**EXERCISE DESCRIPTION:** Reproduce the lines from the one containing "Provide the ordering of" through the end of the entries, including both ends. Leave the pictures out.
** BEGIN EXTRACTED RECORDS **
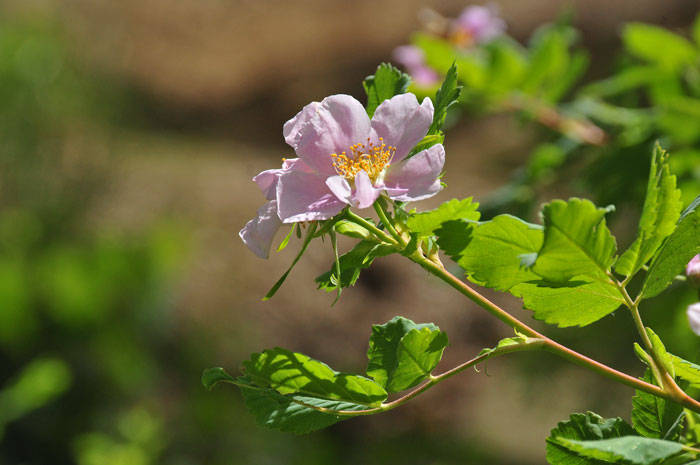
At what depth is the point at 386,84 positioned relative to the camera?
38 cm

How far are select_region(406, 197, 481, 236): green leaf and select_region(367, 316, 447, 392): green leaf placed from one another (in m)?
0.05

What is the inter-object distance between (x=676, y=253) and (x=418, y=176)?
12 centimetres

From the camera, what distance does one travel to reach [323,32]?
3.88m

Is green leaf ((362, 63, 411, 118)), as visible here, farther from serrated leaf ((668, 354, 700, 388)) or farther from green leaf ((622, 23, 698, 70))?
green leaf ((622, 23, 698, 70))

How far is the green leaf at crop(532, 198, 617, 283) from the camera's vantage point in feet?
0.89

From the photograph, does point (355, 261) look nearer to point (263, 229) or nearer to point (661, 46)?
point (263, 229)

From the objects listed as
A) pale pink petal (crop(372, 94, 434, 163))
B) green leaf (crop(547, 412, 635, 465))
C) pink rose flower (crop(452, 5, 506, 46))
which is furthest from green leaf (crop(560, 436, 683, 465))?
pink rose flower (crop(452, 5, 506, 46))

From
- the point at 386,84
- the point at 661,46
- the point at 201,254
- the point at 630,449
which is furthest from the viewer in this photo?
the point at 201,254

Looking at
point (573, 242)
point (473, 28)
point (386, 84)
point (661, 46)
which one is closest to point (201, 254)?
point (473, 28)

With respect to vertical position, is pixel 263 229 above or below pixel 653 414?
above

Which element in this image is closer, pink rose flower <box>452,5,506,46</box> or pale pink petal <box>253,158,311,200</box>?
pale pink petal <box>253,158,311,200</box>

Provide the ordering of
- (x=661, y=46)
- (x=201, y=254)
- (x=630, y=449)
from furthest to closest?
(x=201, y=254) < (x=661, y=46) < (x=630, y=449)

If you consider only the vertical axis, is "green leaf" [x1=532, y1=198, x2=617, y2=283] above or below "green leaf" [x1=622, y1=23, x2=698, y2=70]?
below

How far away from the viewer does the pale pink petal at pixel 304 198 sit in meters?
0.31
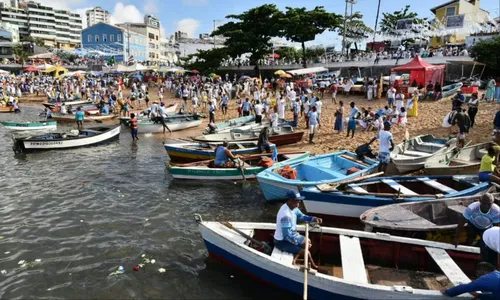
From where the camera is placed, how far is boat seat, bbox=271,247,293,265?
7404mm

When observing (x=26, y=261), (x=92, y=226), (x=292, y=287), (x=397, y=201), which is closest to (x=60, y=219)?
(x=92, y=226)

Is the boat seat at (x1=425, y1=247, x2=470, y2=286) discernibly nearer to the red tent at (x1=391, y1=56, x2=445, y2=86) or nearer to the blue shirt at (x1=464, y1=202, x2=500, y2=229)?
the blue shirt at (x1=464, y1=202, x2=500, y2=229)

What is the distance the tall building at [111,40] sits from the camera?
79938mm

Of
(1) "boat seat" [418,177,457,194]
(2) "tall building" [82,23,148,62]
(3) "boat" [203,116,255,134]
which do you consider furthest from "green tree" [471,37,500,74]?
** END EXTRACTED RECORDS **
**TASK RESPONSE:**
Provide the ordering of
- (x=661, y=46)
- (x=201, y=254)
- (x=630, y=449)
from furthest to closest?
(x=201, y=254) < (x=661, y=46) < (x=630, y=449)

If you consider only the vertical axis, is "green leaf" [x1=532, y1=198, x2=617, y2=283] above or below "green leaf" [x1=622, y1=23, x2=698, y2=70]?
below

How far away from the viewer does the pale pink petal at pixel 304 198 sit in meters?
0.31
From where the camera is placed, how far is boat seat, bbox=271,247,293,265?
7404mm

When observing (x=26, y=261), (x=92, y=226), (x=292, y=287), (x=397, y=201), which is closest to (x=60, y=219)?
(x=92, y=226)

Is the boat seat at (x1=425, y1=247, x2=470, y2=286) discernibly nearer to the red tent at (x1=391, y1=56, x2=445, y2=86) or nearer to the blue shirt at (x1=464, y1=202, x2=500, y2=229)?
the blue shirt at (x1=464, y1=202, x2=500, y2=229)

What is the distance the tall building at [111,40] sits from the camera?
79938mm

Of
(1) "boat seat" [418,177,457,194]
(2) "tall building" [82,23,148,62]
(3) "boat" [203,116,255,134]
which do you consider furthest from "green tree" [471,37,500,74]?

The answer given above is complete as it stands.